-- BEGIN EXTRACT PROVIDED --

Yellowstone is a BBC nature documentary series broadcast from 15 March 2009. Narrated by Peter Firth, the series takes a look at a year in the life of Yellowstone National Park, examining how its wildlife adapts to living in one of the harshest wildernesses on Earth. Yellowstone debuted on BBC Two at 8:00pm on Sunday 15 March 2009 and has three episodes. Each 50-minute episode was followed by a ten-minute film called Yellowstone People, featuring visitors to the Park and locals who had assisted the production team. The series was the channel's highest-rated natural history documentary in over five years with audiences peaking at over four million.

In the United States, an edited version of the series was broadcast under the title Yellowstone: Battle for Life. It aired as a two-hour TV special, and premiered on Animal Planet on 22 March 2009.

The series was one of the most popular titles at BBC Worldwide's annual market for international clients with pre-sales to nine territories including Spain (Canal+), Germany (WDR), Russia (Channel 1) and Italy (RTI).

-- END EXTRACT PROVIDED --
-- BEGIN LISTING --

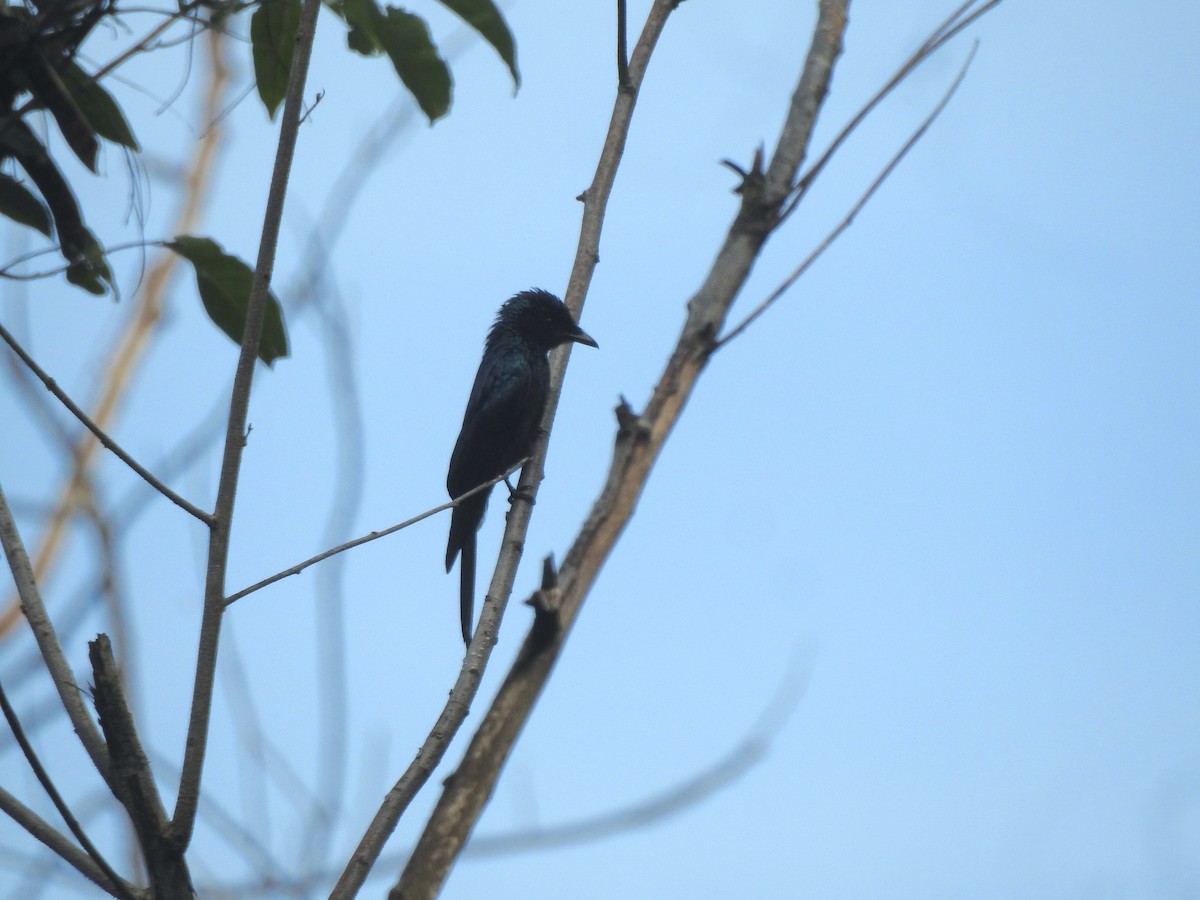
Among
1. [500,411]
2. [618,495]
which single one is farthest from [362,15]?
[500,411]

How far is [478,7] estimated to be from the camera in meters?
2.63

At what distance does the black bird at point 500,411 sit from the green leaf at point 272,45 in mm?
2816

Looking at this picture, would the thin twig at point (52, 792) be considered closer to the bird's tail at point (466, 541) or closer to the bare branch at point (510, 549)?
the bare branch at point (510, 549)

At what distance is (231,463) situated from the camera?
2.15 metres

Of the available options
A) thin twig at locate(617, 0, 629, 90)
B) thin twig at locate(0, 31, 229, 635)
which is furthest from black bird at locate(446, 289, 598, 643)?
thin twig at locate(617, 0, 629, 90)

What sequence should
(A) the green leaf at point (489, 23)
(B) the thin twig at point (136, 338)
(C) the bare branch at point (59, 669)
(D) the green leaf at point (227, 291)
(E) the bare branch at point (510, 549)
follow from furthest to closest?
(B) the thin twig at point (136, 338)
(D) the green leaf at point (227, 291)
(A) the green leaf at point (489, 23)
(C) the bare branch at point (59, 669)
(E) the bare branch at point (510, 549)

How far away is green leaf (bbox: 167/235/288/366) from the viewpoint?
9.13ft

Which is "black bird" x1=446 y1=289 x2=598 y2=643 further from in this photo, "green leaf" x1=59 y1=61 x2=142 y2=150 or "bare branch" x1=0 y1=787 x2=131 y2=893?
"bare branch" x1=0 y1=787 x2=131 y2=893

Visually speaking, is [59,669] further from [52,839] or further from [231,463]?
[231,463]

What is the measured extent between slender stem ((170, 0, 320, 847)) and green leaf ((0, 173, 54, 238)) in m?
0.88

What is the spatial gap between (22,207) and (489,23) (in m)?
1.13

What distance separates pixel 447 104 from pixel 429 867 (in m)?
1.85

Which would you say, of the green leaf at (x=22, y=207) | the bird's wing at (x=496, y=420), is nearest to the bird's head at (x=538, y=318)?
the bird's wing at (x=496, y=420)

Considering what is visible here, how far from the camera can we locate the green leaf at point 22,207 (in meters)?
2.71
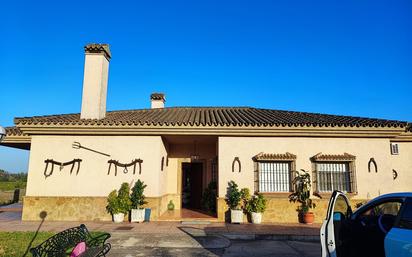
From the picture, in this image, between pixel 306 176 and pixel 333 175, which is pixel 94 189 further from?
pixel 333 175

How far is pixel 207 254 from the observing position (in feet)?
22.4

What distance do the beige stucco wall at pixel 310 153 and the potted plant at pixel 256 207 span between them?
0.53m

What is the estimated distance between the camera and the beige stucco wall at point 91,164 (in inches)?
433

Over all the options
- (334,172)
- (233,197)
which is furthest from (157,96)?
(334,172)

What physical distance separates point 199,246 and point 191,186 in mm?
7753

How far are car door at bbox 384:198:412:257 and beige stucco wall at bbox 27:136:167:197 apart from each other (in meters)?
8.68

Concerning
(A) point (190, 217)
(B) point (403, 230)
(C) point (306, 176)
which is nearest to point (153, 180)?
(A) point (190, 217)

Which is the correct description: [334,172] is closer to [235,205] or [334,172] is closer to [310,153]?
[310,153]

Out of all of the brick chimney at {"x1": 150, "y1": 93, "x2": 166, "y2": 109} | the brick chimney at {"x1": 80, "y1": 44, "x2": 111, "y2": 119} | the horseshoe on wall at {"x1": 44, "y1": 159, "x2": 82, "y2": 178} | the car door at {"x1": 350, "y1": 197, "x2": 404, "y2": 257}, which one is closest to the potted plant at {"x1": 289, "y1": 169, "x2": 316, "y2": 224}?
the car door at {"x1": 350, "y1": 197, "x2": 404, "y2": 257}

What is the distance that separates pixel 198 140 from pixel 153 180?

-- END LISTING --

WHAT THE EXERCISE ASKS: Copy the passage on the Yellowstone documentary series verbatim, from "In the United" up to and including "22 March 2009.". These rows were taken from a different source than the text.

PROBLEM SOLUTION:
In the United States, an edited version of the series was broadcast under the title Yellowstone: Battle for Life. It aired as a two-hour TV special, and premiered on Animal Planet on 22 March 2009.